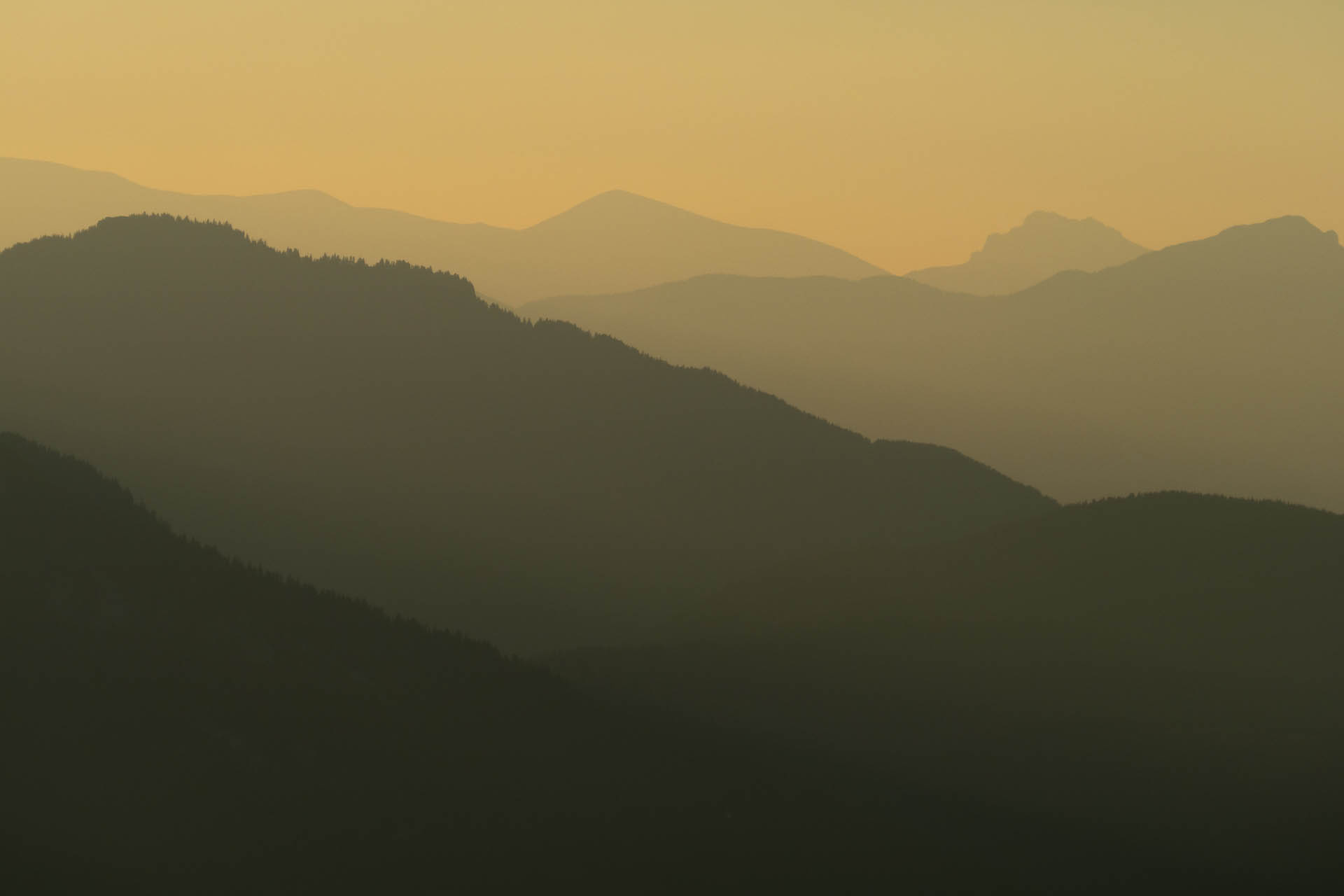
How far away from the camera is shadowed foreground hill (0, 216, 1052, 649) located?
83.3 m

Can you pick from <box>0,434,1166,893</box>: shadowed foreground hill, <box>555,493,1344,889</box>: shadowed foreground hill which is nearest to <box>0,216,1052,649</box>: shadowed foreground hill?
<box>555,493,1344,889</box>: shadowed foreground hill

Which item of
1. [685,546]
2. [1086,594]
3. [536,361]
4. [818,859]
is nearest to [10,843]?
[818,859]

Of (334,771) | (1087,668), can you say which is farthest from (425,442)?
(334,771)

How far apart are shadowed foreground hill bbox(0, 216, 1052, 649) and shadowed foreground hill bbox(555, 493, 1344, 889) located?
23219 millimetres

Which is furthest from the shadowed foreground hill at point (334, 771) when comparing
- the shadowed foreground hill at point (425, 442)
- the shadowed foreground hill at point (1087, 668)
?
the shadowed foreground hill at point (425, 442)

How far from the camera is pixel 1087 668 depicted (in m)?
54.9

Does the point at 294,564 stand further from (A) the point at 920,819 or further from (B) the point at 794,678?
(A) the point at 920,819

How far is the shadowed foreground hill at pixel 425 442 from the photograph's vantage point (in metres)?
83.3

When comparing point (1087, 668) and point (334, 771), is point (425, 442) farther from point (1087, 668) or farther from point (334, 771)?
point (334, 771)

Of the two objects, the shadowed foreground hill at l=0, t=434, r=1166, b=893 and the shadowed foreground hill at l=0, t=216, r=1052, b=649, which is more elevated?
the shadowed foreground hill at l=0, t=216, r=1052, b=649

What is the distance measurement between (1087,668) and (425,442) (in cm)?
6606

.....

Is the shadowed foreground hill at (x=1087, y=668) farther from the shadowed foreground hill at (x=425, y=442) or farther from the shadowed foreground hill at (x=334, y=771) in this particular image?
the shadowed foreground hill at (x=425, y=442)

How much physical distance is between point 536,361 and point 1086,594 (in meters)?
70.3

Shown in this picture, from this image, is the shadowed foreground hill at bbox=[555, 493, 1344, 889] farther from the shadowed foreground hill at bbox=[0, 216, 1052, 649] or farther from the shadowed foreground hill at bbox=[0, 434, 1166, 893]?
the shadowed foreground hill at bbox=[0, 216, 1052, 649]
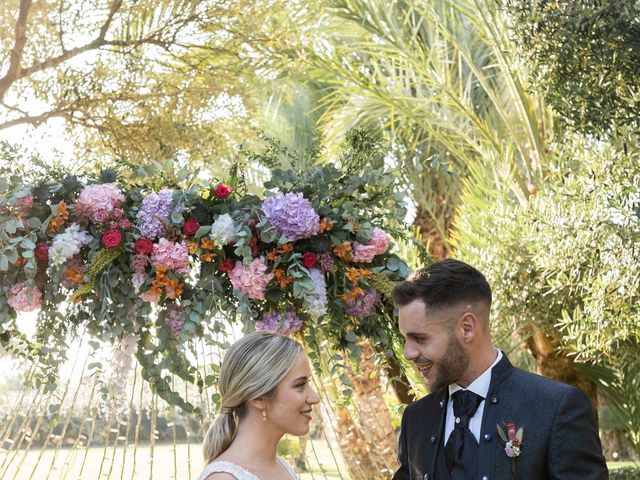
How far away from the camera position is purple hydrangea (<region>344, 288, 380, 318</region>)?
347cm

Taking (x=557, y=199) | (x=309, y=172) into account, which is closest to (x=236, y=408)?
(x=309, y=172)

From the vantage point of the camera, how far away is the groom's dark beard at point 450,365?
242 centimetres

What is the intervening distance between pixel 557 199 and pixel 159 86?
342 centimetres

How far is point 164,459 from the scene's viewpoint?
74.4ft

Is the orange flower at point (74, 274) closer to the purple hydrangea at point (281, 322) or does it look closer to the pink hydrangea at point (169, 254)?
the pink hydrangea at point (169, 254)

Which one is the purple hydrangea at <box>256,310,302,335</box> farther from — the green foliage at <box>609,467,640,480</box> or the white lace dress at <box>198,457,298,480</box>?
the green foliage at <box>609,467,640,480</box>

.....

**Directions**: Convert the data from the line containing "How far away from the camera is" through the line containing "23219 millimetres" into a numbered list, leaving out blank lines.

**Correct answer**:
1. How far away from the camera is shadowed foreground hill (0, 216, 1052, 649) located?
2. 83.3 m
3. Can you pick from <box>0,434,1166,893</box>: shadowed foreground hill, <box>555,493,1344,889</box>: shadowed foreground hill which is nearest to <box>0,216,1052,649</box>: shadowed foreground hill?
4. <box>555,493,1344,889</box>: shadowed foreground hill
5. Which item of
6. 1. [685,546]
7. 2. [1086,594]
8. 3. [536,361]
9. 4. [818,859]
10. is nearest to [10,843]?
11. [818,859]
12. Of (334,771) | (1087,668), can you say which is farthest from (425,442)?
13. (334,771)
14. How far apart are shadowed foreground hill bbox(0, 216, 1052, 649) and shadowed foreground hill bbox(555, 493, 1344, 889) located?
15. 23219 millimetres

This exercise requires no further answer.